Lisa stopped sobbing, bent over to look at the man she was mourning and scowled. “Your head’s still there.”

“No problem,” said Randy.

“And you didn’t bleed. Weren’t you supposed to bleed this time?”

“I didn’t bleed? Normannnn!”

Lisa poked at the black cloth where Randy’s head was no longer supposed to be and his skull toppled from the lunette—the hole for the condemned’s neck—into the guillotine’s catch box.

Randy’s real head, complete with the long feathered brown hair of a seventies stadium rock star, popped out from the hidden compartment under his fake head.

Lisa turned to Randy, shook her feathered brown Charlie’s Angels hair, and announced, “Smoke break.” Then the seventeen-year-old would-be mourner spun on the heels of her white knee-high boots and walked toward the loading bay stairs at the back of the stage.

“Me too,” said Kyle. The executioner stepped out from the shadows to reveal the face of a rugged seventeen-year-old, and shook loose the feathered blond hair of a seventies TV star, looking like a young Duke of Hazzard.

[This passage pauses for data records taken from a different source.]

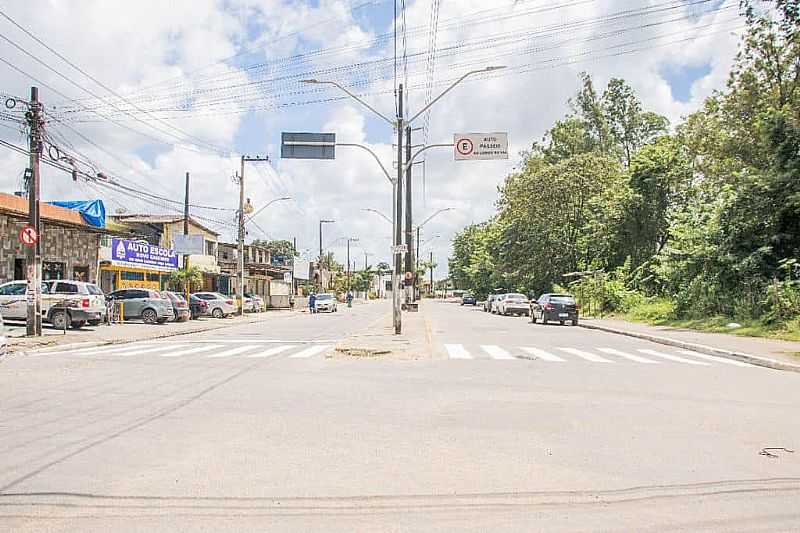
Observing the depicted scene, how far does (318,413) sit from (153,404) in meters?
2.46

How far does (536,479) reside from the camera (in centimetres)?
661

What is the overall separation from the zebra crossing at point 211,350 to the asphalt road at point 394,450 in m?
3.57

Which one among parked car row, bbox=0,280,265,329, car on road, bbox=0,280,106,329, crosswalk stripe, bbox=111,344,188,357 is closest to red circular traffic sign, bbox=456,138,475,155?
crosswalk stripe, bbox=111,344,188,357

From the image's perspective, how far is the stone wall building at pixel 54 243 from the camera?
103 feet

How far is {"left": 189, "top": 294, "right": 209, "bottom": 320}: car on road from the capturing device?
45506 mm

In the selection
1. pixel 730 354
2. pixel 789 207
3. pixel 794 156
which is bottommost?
pixel 730 354

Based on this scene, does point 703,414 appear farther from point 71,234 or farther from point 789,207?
point 71,234

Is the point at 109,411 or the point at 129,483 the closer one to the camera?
the point at 129,483

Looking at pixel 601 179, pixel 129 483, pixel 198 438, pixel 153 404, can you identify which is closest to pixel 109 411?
pixel 153 404

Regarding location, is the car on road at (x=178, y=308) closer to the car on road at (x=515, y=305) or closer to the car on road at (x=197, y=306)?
the car on road at (x=197, y=306)

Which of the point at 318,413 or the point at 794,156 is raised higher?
the point at 794,156

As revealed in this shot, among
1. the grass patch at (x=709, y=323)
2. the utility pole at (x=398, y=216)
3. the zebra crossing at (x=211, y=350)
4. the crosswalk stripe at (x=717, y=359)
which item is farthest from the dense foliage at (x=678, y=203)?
the zebra crossing at (x=211, y=350)

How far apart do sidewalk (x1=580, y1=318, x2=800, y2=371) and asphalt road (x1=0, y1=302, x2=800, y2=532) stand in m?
3.30

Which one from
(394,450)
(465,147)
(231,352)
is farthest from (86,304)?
(394,450)
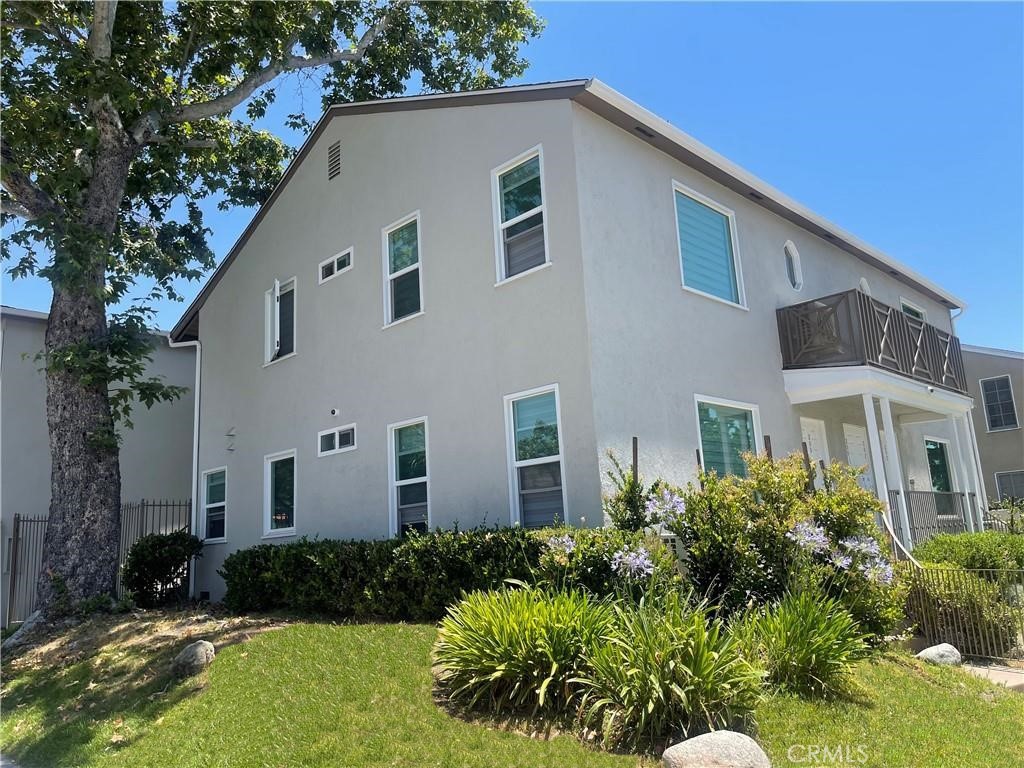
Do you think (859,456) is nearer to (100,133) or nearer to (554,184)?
(554,184)

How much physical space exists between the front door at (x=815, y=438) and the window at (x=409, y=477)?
20.4 ft

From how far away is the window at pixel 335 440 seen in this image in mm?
12805

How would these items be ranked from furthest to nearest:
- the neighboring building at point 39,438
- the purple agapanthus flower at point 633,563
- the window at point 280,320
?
the neighboring building at point 39,438 < the window at point 280,320 < the purple agapanthus flower at point 633,563

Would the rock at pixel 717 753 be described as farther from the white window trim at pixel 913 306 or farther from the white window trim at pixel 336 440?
the white window trim at pixel 913 306

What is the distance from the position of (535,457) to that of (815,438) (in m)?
5.89

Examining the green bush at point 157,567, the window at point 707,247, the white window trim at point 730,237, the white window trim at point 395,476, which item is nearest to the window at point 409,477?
the white window trim at point 395,476

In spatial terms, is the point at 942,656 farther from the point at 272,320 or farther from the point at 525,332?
the point at 272,320

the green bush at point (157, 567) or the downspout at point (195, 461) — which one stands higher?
the downspout at point (195, 461)

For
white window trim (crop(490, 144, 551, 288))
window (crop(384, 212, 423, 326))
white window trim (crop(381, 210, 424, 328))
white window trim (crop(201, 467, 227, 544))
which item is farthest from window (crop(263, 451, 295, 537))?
white window trim (crop(490, 144, 551, 288))

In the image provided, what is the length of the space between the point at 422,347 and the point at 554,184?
3.19 meters

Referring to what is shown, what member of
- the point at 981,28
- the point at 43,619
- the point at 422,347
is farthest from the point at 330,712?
the point at 981,28

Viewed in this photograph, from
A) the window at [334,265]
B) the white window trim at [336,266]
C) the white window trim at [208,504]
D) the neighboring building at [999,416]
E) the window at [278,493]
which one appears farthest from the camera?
the neighboring building at [999,416]

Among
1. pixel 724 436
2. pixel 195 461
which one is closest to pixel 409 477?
pixel 724 436
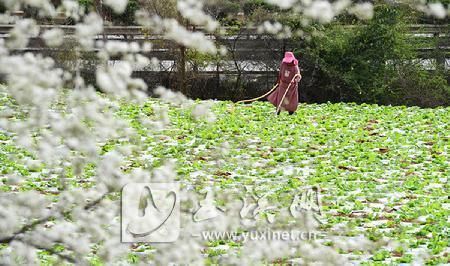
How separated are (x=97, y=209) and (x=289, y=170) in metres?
5.74

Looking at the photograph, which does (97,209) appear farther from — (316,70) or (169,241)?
(316,70)

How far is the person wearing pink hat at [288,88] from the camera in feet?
44.8

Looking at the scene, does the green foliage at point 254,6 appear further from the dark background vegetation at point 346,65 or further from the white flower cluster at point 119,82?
the white flower cluster at point 119,82

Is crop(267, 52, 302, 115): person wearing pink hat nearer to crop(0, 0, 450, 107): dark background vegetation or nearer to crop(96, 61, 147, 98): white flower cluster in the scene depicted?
crop(0, 0, 450, 107): dark background vegetation

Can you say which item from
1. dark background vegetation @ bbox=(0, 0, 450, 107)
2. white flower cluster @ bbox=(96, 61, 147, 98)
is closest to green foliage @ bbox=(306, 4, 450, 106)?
dark background vegetation @ bbox=(0, 0, 450, 107)

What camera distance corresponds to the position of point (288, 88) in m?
13.6

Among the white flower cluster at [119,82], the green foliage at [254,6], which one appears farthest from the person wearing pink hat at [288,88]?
the white flower cluster at [119,82]

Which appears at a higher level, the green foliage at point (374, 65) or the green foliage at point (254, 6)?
the green foliage at point (254, 6)

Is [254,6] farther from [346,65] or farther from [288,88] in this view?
[288,88]

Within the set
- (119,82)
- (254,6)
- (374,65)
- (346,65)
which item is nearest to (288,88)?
(346,65)

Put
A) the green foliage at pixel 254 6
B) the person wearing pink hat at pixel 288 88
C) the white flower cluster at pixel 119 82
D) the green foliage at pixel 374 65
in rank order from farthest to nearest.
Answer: the green foliage at pixel 254 6
the green foliage at pixel 374 65
the person wearing pink hat at pixel 288 88
the white flower cluster at pixel 119 82

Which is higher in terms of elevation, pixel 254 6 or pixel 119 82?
pixel 254 6

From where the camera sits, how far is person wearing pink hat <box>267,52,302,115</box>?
1366cm

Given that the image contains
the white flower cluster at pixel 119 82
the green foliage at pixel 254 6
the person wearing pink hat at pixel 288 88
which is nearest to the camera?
the white flower cluster at pixel 119 82
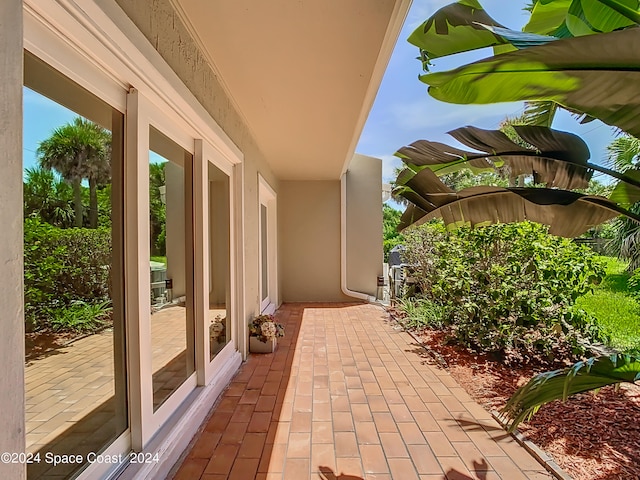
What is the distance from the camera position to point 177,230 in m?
2.56

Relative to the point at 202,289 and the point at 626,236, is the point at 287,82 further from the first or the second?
the point at 626,236

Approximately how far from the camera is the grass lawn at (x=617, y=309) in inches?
173

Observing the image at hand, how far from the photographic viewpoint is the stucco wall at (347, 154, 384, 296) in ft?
26.1

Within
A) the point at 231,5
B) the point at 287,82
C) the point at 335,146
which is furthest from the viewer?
the point at 335,146

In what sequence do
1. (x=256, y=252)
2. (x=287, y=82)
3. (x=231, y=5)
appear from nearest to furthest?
1. (x=231, y=5)
2. (x=287, y=82)
3. (x=256, y=252)

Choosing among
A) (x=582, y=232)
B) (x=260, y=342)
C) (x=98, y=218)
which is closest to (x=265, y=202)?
(x=260, y=342)

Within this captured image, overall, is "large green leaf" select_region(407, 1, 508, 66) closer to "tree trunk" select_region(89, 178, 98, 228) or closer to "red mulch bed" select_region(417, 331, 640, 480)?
"tree trunk" select_region(89, 178, 98, 228)

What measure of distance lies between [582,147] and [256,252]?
4.04 m

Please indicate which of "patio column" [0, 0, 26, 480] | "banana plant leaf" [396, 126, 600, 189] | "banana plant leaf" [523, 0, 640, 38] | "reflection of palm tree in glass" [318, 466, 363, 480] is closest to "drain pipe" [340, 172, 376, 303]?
"reflection of palm tree in glass" [318, 466, 363, 480]

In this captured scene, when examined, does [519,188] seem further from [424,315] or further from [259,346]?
[424,315]

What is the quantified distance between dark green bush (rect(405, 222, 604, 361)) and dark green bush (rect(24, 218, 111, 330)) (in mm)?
3864

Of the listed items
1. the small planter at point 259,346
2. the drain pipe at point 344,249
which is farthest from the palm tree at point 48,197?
the drain pipe at point 344,249

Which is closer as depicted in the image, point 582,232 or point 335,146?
point 582,232

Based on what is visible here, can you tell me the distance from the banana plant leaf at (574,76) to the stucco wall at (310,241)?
21.6ft
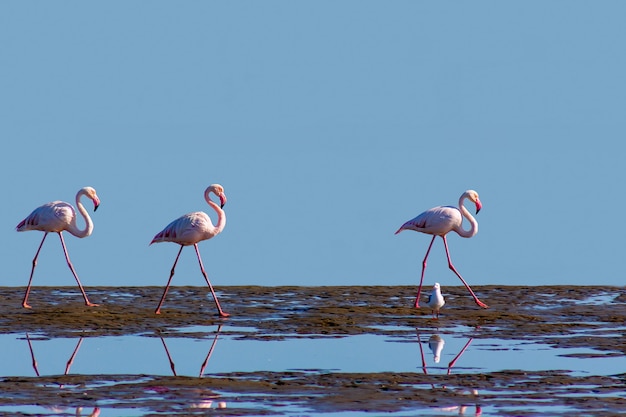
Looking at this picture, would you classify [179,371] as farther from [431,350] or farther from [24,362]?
[431,350]

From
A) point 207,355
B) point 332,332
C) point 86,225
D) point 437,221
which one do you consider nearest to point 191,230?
point 86,225

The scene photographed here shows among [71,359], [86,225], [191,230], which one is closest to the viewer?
[71,359]

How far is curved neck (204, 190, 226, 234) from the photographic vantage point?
22406 millimetres

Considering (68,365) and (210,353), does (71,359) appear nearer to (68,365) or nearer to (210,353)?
(68,365)

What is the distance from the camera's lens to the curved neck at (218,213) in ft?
73.5

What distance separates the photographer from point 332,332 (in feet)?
65.2

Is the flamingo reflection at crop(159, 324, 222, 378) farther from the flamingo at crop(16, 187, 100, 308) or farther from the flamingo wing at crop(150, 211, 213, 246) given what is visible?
the flamingo at crop(16, 187, 100, 308)

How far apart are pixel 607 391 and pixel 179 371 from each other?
5.17m

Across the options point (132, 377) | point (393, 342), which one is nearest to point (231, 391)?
point (132, 377)

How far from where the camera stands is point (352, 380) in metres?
15.0

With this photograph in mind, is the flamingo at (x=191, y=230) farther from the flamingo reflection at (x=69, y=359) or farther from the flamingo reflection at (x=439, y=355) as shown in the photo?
the flamingo reflection at (x=439, y=355)

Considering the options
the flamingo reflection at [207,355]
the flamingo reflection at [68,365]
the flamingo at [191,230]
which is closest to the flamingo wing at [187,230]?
the flamingo at [191,230]

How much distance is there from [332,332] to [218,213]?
3.84m

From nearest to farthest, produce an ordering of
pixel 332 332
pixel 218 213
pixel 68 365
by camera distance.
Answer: pixel 68 365 → pixel 332 332 → pixel 218 213
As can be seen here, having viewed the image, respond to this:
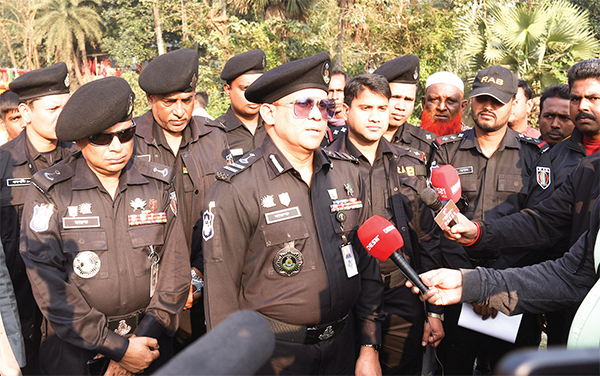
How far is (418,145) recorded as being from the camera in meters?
4.91

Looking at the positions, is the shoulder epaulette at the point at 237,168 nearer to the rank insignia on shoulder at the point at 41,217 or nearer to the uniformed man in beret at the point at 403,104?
the rank insignia on shoulder at the point at 41,217

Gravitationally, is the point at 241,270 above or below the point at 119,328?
above

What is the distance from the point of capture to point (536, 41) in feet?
38.1

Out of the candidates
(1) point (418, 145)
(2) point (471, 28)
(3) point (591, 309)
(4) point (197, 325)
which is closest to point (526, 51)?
(2) point (471, 28)

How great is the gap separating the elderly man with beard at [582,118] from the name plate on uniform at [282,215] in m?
2.52

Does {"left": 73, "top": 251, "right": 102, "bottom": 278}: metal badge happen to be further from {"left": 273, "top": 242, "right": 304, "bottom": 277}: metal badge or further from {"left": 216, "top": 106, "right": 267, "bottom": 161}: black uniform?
{"left": 216, "top": 106, "right": 267, "bottom": 161}: black uniform

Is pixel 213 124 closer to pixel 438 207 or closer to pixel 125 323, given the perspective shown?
pixel 125 323

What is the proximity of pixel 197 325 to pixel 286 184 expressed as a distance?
6.59 feet

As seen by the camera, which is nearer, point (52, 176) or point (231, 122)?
point (52, 176)

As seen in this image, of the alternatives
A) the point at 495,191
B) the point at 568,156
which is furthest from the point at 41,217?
the point at 568,156

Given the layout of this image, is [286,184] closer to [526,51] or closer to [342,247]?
[342,247]

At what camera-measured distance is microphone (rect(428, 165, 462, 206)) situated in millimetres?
2975

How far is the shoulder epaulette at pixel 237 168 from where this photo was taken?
2.66m

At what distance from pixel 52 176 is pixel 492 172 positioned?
3382 millimetres
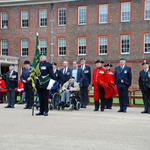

“Hang on,” said Randy. “I wanna get this right.”

“Maybe we should just use an axe,” suggested Kyle. “An axe would work. An axe would be unambiguous.”

“Really sorry, man,” drawled Norman in the drug-delayed dude rhythms that had made Tommy Chong a millionaire.

Randy called over to the voice in the wings. “Norman, I need some help here.”

Norman shuffled toward the guillotine. Norman was nineteen, like Randy, and had shoulder-length blond hair—it wasn’t feathered, but it didn’t have to be. Norman was a techie, not an actor. He’d done a great job painting his death trap black and silver—from even a few feet away it looked real and dangerous—but up close it looked exactly like what it was … painted wood and carefully folded tinfoil. “It shoulda worked that time. I mean, the blade fell, right, man?”

Randy reached for his sore neck, rubbed it. “Yeah, it fell. But the head didn’t.”

“Musta stuck it in too hard. Maybe if we shave the Styrofoam a bit so it won’t fit so tight? Did the blood bag pop?”

“Does it look like the blood bag popped?”

Norman was thrown by Randy’s tone. Randy lived in a perpetual state of mellow. His mantra was, “Nooooo problemmm,” with the no stretched out to include anywhere between five and fifty extras o’s and at least a couple of bonus m’s at the end of every problem. But as a magician he knew that if the trick wasn’t working before opening night of his biggest show ever, he’d look like an idiot. “We already sold two hundred tickets,” said Randy. “At least two hundred people are gonna see this. Probably more like four hundred. We’re gonna sell out for sure.”

“Not if we cancel,” said Kyle. “We’re not ready.”

“I can fix it, man,” said Norman. “Just trust me.”

Randy picked up his Styrofoam head, leaned over to pop it back in the guillotine and the blood bag exploded, spraying a mix of ketchup and tomato soup all over the stage, the guillotine and Randy’s awesomely feathered hair. Randy went as pale as if all the blood was really his.

Norman was mortified.

I thought it was the coolest thing I’d ever seen.